*** Opening of Text block ***

Thursday, August 11, 2005

Human capital "externalities"

I mentioned in the last post something about "externalities" associated with human capital. First off, externalities are benefits or costs of actions that are imposed without going through a market transaction. Ordinarily, to enjoy an economic good I would need to buy it; but in the case of an external benefit you just soak it in, as it were. It is alleged that human capital has this effect. If I get educated, it's not only I who benefits, but the rest of the society which interacts with me. They may benefit in a variety of ways - I may develop or sharpen ideas, which end up hastening the rate of innovation; I support and improve basic institutions that keep the economy running smoothly (e.g. I make wiser choices during elections); I influence my society towards greater civility, harmony, participation, etc.

So an OFW (overseas foreign worker) who gets an education here and hies of abroad, may not be able to share the externality with his or her countrymen (except, these days, the voting part). In fact, other societies get to soak up his or her good ideas!

*** Close of Text block ***

# Actions to take
**1.** List the ways the post on human capital externalities says the rest of society may benefit when one person gets educated.
**2.** Extend the post on human capital externalities with a further paragraph that picks up after its final sentence about other societies.

*** Opening of Provided information ***

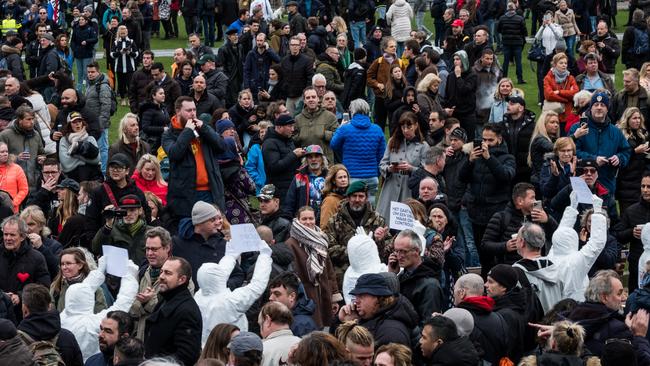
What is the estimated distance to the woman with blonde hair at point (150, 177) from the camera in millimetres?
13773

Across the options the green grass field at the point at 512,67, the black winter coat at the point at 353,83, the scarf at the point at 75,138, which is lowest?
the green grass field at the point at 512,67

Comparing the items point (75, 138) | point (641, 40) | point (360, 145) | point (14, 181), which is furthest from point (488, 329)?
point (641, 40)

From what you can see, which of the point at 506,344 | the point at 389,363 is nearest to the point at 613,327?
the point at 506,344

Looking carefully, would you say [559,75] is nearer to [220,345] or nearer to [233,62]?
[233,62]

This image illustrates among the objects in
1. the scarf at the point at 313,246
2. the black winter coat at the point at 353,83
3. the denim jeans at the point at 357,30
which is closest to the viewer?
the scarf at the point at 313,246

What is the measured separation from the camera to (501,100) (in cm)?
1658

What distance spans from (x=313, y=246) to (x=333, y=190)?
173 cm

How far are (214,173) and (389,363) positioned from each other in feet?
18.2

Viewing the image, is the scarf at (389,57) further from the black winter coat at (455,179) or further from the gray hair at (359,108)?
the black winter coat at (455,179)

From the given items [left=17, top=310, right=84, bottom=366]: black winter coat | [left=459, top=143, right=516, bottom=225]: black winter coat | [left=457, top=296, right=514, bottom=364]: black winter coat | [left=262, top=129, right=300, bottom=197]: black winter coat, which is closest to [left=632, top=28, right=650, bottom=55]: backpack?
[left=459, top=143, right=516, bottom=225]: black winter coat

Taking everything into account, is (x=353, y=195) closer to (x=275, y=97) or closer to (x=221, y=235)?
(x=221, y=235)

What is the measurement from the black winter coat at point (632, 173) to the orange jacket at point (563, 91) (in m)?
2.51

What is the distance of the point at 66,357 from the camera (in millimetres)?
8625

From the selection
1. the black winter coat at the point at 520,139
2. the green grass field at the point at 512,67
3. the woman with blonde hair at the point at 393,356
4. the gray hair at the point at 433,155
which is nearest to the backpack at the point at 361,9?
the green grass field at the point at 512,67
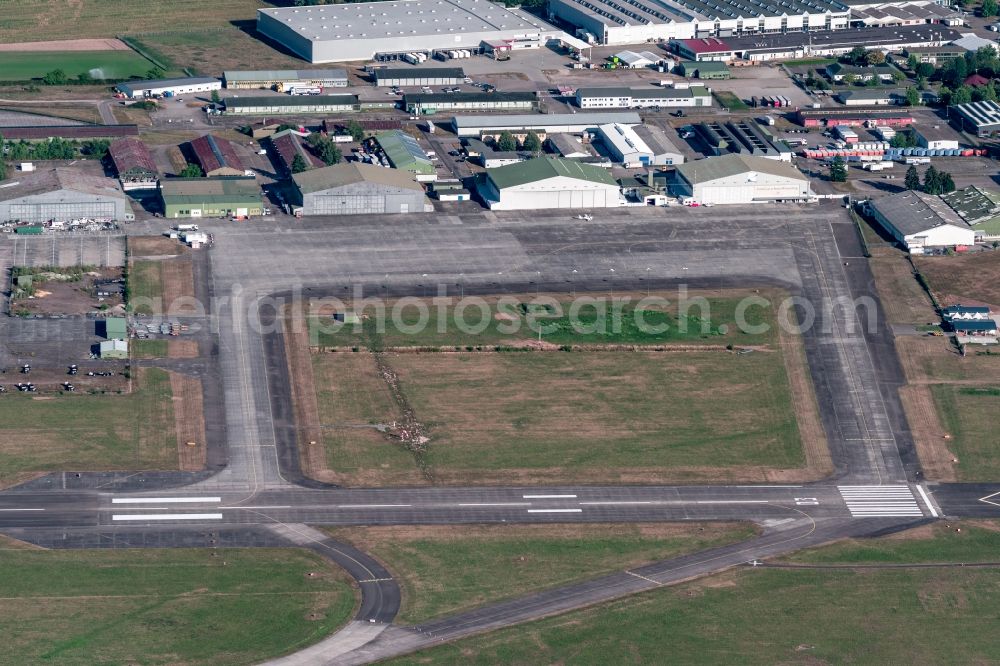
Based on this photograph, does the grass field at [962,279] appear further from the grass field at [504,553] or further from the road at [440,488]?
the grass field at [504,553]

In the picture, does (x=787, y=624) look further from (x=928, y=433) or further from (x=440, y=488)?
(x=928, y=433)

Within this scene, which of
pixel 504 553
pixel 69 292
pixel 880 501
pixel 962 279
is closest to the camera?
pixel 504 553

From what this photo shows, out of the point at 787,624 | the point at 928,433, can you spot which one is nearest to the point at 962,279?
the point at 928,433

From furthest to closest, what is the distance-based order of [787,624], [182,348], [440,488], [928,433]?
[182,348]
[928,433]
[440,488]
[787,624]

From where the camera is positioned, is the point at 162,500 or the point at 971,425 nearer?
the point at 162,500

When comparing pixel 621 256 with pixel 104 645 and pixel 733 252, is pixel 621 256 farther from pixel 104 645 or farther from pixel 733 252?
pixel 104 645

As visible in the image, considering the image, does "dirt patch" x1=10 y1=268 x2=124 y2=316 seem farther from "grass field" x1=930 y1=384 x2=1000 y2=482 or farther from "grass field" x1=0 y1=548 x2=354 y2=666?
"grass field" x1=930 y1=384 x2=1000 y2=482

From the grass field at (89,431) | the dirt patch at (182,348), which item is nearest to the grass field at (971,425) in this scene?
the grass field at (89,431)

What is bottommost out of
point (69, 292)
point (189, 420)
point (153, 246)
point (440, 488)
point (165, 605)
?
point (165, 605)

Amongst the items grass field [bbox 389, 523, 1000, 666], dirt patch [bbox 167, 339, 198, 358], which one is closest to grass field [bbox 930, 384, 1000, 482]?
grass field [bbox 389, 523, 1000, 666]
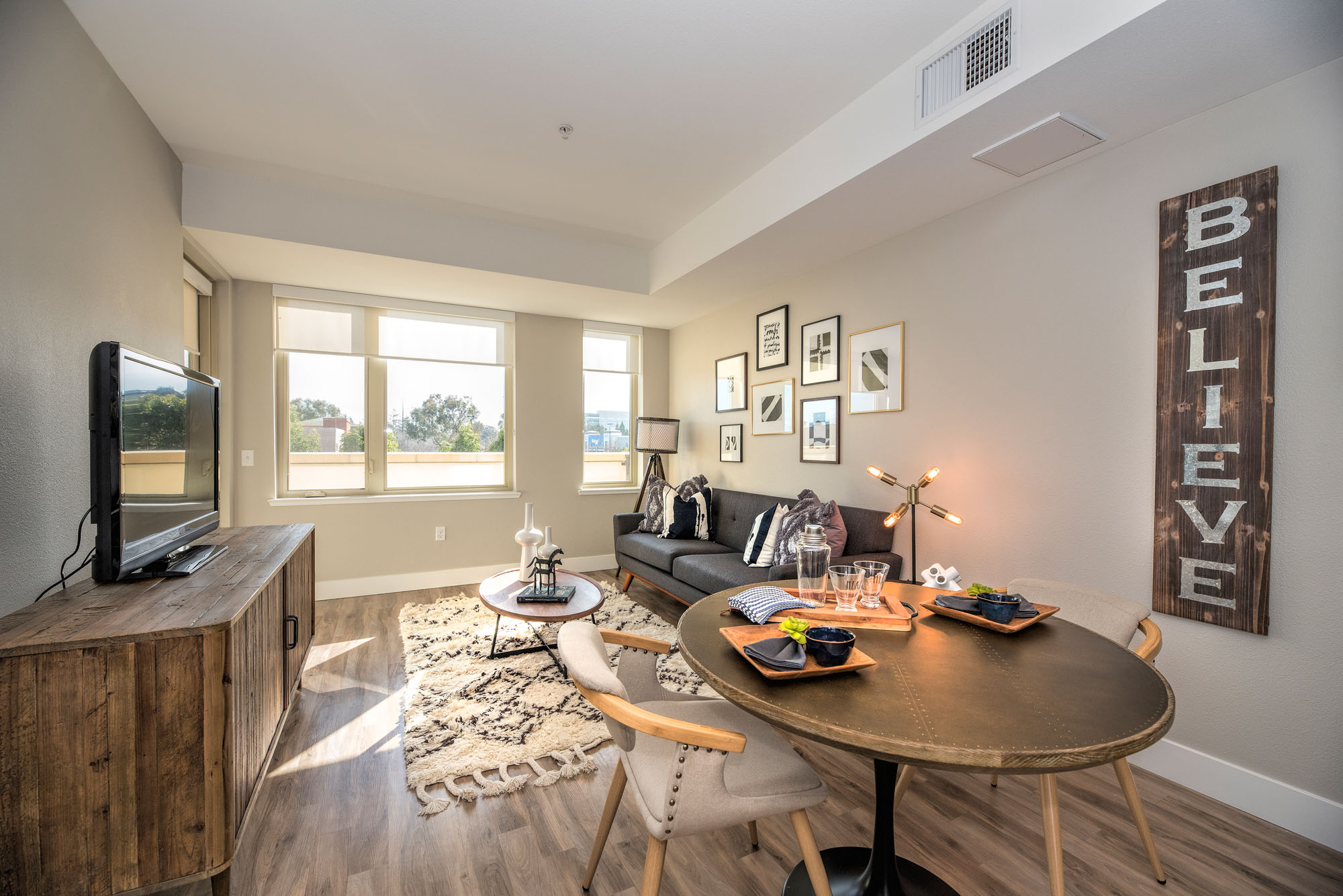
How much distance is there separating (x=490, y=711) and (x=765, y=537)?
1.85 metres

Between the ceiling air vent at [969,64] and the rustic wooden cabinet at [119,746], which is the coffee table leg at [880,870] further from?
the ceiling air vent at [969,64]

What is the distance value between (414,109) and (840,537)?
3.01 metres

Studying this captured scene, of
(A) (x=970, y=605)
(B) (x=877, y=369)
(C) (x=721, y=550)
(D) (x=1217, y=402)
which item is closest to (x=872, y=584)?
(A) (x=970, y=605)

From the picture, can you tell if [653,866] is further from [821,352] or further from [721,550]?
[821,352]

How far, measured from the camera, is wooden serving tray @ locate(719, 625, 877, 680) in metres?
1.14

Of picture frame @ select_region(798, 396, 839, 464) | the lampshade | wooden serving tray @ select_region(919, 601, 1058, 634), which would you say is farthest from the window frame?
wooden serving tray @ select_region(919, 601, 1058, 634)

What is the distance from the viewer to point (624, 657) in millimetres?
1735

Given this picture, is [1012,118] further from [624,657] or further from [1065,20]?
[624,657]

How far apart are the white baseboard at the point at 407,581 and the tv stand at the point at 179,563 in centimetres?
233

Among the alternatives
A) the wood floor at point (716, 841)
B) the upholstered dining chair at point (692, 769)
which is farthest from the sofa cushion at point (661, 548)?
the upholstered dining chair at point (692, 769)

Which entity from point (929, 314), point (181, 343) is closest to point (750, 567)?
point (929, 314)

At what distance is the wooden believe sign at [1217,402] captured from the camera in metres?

*** Close of Provided information ***

# Answers by task
**1.**
1. Developing or sharpening ideas, which hastens the rate of innovation.
2. Supporting and improving basic institutions that keep the economy running smoothly, such as making wiser choices during elections.
3. Influencing society toward greater civility, harmony, participation, and the like.

**2.**
This suggests a good argument against the brain drain. It's not enough that brainier workers go abroad and send home the money; their brains should all come together here and reach a critical mass of ideas that lead to innovation and ignite economic growth.

The idea sounds good, but unfortunately the empirical confirmation about the existence of significant externalities is inconclusive. I for one am not about to bring home the OFWs just because of this alleged externality. However, I do find massive OFW deployment to be symptomatic of weak employment generation in the domestic economy (plus an excess of government subsidy for the footloose.) It is these root causes that need to be addressed, in order to keep the brains from being drained.